In previous years, when we used to till our fields, all the rain we’ve had in the last 48 hours would have meant there was no way I’d be heading out to pick spinach this afternoon. Too much mud. But now that we’re into our second year on no-till planting, all that rain does what it’s supposed to do: it disappears into the structure of the soil. That means I can work in the fields immediately after a thunderstorm, which is a great advantage,
It also means the soil’s inner ecosystem has a chance to fully develop.

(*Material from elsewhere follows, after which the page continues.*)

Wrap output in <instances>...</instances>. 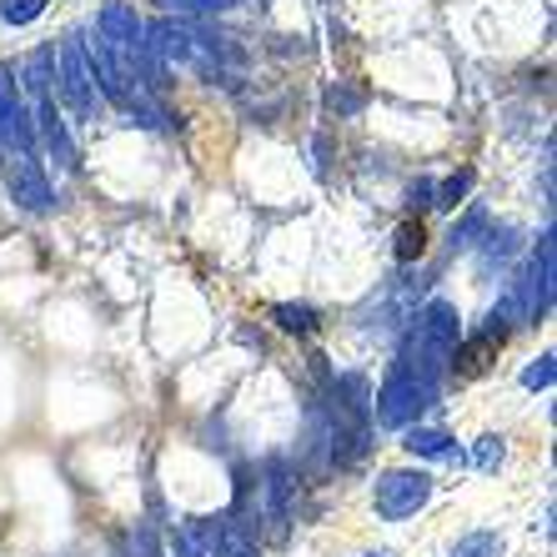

Most of us are accustomed to thinking of soil as part of our ecosystem, and it certainly is that, but soil has its own ecosystem as well. Bacteria, fungi, and viruses form a complex micro-ecology which largely determines the health of plants and the nutritional density of crops. A teaspoon of good soil contains at least a million such tiny creatures, possibly many more. Those micro-organisms interact with the roots of plants in ways we’re just beginning to understand, but it’s clear that certain bacteria perform specific functions for specific plants, without which the plants cannot thrive. Those functions include removing toxins from soil and converting nutrients into forms the plants can utilize.
It’s also clear that different bacteria have evolved to live at different depths, and when we displace them by tilling the soil, they die by the billions. Without their bacterial partners, our food crops are vulnerable to disease and pest pressure. And if they can’t get the nutrition they need from the soil, we can’t get the nutrition we need from them.
So that’s the second reason we’re now planting into undisturbed soil: to protect the vital ecosystem we can’t see.